= WORK TO BE COMPLETED =
Will you restate verbatim the lines running from the line with "What amount of distance" to the end of the data, leaving out everything else?

(Spatial question entries)
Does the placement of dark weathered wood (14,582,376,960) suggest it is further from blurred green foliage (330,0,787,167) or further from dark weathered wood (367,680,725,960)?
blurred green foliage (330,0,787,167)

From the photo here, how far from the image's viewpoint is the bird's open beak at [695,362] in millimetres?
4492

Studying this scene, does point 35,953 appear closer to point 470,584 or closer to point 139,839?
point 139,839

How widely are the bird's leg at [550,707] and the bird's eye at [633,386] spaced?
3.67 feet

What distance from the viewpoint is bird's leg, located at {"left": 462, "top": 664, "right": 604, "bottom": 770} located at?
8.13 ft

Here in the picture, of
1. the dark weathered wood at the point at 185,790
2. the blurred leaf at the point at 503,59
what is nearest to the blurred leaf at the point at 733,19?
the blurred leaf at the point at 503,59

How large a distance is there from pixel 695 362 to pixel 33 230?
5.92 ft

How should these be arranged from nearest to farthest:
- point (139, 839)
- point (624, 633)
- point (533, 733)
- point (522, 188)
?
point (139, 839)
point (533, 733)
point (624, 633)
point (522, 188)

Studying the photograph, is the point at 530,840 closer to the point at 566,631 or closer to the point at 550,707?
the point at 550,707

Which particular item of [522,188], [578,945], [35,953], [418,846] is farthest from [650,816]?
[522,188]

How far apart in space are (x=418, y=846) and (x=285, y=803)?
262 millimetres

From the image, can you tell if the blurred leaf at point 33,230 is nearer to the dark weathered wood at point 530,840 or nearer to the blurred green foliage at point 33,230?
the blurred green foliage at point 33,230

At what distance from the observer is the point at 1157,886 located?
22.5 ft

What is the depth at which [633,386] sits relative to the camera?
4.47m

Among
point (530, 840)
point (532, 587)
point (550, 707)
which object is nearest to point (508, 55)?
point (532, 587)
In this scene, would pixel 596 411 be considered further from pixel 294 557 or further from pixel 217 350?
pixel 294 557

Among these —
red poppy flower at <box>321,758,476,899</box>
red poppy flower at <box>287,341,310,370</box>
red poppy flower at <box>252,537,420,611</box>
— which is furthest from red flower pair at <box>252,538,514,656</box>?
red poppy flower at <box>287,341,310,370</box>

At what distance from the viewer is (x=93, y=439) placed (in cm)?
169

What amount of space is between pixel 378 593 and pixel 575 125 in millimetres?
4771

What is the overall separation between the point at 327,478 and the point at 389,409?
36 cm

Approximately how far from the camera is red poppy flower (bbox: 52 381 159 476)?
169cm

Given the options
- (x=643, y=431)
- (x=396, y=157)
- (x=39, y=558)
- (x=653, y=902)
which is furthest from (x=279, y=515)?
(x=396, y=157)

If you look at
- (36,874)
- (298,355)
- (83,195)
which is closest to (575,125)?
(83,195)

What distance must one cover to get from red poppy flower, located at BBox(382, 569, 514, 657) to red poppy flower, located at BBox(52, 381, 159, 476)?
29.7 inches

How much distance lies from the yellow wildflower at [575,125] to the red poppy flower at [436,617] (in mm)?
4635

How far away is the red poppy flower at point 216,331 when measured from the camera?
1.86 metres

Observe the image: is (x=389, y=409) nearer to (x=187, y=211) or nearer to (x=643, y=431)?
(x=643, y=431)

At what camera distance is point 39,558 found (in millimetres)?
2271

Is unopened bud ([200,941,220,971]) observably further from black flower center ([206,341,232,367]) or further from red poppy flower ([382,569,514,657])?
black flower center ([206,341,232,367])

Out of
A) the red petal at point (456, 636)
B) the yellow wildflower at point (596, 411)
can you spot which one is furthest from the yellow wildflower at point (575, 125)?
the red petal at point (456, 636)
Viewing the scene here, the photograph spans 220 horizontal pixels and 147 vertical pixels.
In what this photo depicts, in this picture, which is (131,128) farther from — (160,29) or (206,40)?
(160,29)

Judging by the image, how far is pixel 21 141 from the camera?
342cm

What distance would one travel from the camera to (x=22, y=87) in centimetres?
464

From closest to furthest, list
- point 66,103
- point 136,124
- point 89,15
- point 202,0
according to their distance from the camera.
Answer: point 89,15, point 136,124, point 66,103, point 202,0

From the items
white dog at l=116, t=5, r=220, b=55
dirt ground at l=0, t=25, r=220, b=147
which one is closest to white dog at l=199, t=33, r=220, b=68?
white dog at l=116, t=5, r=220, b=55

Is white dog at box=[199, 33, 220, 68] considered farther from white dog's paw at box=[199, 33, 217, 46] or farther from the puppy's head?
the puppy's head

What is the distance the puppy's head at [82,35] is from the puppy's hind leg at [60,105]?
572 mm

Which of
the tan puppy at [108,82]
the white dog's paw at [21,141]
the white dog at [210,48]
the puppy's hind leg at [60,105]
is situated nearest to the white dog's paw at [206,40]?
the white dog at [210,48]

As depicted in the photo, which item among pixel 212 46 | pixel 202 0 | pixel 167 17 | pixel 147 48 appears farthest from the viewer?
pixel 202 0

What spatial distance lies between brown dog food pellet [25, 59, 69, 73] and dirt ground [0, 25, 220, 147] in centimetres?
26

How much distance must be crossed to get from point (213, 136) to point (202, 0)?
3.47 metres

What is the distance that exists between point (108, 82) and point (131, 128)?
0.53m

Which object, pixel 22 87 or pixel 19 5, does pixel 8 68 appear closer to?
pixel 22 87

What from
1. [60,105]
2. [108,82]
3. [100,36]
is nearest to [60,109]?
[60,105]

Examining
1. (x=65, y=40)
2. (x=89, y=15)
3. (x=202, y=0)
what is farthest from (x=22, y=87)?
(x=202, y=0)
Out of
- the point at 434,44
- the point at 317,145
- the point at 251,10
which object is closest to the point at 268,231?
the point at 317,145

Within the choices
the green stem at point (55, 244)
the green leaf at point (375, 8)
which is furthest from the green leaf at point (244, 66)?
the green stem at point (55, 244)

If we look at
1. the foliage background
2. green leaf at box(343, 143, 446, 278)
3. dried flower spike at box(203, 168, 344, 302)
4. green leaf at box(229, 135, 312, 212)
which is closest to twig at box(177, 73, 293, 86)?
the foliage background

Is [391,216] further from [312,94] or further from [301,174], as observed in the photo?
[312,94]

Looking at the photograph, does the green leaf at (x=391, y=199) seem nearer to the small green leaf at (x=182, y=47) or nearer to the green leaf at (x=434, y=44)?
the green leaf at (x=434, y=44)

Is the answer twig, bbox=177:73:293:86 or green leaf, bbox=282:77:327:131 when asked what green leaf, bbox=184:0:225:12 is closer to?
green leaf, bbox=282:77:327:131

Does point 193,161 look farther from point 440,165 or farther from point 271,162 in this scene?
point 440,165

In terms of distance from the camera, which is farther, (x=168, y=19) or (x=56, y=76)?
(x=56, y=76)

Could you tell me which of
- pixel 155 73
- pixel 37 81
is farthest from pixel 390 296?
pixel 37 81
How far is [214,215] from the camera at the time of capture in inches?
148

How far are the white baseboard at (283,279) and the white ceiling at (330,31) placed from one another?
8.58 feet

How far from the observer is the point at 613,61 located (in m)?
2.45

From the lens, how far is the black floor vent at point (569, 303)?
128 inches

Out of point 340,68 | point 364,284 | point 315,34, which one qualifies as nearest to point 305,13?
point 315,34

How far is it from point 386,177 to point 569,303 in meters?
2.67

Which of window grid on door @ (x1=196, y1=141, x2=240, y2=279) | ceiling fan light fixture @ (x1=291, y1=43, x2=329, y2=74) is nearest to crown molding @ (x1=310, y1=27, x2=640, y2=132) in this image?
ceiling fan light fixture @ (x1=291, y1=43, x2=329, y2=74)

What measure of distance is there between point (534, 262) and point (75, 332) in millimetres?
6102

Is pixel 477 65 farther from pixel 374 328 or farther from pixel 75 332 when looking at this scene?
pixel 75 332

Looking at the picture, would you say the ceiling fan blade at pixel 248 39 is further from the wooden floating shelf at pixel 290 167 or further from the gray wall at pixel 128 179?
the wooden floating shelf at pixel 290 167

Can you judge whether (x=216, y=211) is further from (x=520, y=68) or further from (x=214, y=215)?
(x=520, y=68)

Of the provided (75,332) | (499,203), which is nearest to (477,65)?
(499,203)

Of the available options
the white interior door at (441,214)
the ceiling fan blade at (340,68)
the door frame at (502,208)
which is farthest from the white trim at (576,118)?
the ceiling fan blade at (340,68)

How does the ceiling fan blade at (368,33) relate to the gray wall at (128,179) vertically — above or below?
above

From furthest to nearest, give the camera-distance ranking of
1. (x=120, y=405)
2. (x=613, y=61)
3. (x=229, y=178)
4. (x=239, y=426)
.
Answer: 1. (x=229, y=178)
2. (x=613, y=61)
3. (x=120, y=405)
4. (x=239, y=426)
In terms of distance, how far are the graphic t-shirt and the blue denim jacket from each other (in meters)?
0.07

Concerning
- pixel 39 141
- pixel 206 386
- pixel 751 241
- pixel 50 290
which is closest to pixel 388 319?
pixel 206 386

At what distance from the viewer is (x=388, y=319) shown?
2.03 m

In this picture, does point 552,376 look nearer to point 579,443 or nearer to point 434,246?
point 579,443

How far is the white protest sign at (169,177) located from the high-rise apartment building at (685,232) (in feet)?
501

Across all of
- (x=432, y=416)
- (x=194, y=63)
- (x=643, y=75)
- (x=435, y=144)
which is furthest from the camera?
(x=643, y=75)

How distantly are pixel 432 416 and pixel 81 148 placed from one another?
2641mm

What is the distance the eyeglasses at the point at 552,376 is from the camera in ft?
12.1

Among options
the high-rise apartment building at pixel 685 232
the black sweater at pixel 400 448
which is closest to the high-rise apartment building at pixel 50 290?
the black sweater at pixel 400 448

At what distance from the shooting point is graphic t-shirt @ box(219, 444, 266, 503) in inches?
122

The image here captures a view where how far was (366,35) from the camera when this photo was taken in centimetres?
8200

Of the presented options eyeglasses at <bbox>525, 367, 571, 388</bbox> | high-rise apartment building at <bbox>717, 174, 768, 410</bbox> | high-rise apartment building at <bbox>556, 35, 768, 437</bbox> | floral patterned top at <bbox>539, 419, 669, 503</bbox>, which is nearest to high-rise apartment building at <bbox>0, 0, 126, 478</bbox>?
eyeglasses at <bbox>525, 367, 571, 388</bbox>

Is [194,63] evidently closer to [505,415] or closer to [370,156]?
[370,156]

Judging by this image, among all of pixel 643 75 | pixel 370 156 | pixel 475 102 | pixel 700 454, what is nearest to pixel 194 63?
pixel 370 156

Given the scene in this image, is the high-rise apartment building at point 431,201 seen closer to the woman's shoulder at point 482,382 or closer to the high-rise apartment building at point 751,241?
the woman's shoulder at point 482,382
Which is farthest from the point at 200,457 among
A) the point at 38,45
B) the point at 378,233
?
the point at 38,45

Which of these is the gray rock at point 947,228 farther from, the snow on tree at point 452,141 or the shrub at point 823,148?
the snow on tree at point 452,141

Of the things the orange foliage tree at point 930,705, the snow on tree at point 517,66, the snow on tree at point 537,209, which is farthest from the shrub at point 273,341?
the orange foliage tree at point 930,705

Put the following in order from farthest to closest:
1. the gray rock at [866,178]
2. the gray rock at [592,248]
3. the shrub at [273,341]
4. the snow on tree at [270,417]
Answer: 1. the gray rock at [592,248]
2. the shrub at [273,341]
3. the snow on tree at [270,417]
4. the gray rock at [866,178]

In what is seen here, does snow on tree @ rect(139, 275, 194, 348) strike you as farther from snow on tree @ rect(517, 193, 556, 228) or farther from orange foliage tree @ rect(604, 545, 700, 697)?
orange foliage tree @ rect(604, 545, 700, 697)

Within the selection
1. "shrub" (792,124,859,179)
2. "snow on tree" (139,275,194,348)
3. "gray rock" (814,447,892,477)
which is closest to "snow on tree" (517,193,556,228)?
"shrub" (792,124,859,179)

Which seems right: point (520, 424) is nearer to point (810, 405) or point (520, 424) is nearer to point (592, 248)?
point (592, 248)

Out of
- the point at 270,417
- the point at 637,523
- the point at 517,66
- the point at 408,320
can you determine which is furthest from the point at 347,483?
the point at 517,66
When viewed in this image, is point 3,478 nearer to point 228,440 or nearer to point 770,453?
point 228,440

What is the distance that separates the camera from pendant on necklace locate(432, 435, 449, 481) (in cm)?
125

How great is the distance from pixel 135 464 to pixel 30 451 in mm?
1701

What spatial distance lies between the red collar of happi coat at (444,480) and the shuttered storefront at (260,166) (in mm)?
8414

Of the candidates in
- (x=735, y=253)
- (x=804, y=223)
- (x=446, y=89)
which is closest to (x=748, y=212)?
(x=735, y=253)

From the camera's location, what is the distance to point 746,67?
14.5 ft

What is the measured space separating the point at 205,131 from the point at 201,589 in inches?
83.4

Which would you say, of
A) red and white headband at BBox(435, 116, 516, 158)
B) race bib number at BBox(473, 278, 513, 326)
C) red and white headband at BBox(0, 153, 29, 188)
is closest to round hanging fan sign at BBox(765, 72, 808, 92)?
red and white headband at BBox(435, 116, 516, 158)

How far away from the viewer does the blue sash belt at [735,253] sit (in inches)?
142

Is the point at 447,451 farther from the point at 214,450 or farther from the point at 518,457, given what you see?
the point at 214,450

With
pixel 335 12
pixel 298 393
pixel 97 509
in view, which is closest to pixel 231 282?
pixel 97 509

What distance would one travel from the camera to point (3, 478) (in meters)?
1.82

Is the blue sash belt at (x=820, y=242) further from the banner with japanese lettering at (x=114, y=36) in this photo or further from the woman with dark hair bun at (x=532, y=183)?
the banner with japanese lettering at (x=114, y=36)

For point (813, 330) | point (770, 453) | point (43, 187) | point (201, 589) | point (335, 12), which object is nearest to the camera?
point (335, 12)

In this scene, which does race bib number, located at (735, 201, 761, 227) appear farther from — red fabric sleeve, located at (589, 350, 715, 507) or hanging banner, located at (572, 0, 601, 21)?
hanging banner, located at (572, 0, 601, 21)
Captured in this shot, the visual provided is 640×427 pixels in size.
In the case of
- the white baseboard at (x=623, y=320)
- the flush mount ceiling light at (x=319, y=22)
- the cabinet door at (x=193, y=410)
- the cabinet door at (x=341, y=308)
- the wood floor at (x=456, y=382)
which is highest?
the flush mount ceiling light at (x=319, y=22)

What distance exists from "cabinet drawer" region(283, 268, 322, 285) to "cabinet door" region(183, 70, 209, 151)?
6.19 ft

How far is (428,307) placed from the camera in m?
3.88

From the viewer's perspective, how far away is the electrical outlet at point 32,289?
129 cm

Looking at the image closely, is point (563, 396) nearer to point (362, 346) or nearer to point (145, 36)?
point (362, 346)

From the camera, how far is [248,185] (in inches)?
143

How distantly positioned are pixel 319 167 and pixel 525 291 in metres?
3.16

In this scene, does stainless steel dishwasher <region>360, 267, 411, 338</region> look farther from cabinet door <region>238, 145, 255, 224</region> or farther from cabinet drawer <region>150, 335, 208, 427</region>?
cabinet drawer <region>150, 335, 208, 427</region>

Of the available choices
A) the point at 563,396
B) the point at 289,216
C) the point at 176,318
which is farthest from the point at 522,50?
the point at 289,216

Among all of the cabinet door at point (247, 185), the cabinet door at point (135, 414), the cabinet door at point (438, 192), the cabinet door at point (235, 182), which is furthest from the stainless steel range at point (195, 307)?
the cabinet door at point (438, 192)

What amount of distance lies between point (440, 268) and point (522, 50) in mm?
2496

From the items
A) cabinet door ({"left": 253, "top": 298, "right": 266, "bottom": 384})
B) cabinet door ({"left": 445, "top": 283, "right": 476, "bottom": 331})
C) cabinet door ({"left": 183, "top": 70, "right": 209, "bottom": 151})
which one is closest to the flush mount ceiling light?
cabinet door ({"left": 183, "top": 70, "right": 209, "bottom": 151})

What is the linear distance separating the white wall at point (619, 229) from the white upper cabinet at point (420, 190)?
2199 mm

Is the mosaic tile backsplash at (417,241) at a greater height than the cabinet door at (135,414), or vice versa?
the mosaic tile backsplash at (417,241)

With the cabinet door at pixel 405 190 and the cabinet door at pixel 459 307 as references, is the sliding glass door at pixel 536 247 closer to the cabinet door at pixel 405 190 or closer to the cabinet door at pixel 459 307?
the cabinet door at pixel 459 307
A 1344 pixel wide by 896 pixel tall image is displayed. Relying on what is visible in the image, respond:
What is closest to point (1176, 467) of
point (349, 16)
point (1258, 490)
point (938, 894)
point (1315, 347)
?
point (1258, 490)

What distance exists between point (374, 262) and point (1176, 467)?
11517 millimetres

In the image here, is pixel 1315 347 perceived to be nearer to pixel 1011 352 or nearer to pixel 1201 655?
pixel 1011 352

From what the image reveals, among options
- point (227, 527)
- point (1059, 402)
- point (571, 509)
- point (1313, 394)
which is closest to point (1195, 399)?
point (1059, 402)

= OUTPUT OF THE TASK =
What amount of distance lies between point (440, 268) and point (522, 50) in mm?
2496

From the items
A) cabinet door ({"left": 253, "top": 298, "right": 266, "bottom": 384})
B) cabinet door ({"left": 445, "top": 283, "right": 476, "bottom": 331})
C) cabinet door ({"left": 183, "top": 70, "right": 209, "bottom": 151})
which one is closest to the flush mount ceiling light?
cabinet door ({"left": 183, "top": 70, "right": 209, "bottom": 151})

What is the linear distance separating the white wall at point (619, 229) from the white upper cabinet at point (420, 190)?
2199 mm

Is the mosaic tile backsplash at (417,241) at a greater height than the cabinet door at (135,414), or vice versa?
the mosaic tile backsplash at (417,241)

With the cabinet door at pixel 405 190 and the cabinet door at pixel 459 307 as references, is the sliding glass door at pixel 536 247 closer to the cabinet door at pixel 405 190 or closer to the cabinet door at pixel 459 307?
the cabinet door at pixel 459 307
A 1344 pixel wide by 896 pixel tall image is displayed. Relying on what is visible in the image, respond:
What is closest to point (1176, 467) of
point (349, 16)
point (1258, 490)
point (938, 894)
point (1315, 347)
?
point (1258, 490)

What distance exists between point (374, 262) and point (1176, 467)?
11517 millimetres

In the image here, is pixel 1315 347 perceived to be nearer to pixel 1011 352 or nearer to pixel 1201 655?
pixel 1011 352

From what the image reveals, among options
- point (227, 527)
- point (1059, 402)
- point (571, 509)
- point (1313, 394)
which is closest to point (1195, 399)?
point (1059, 402)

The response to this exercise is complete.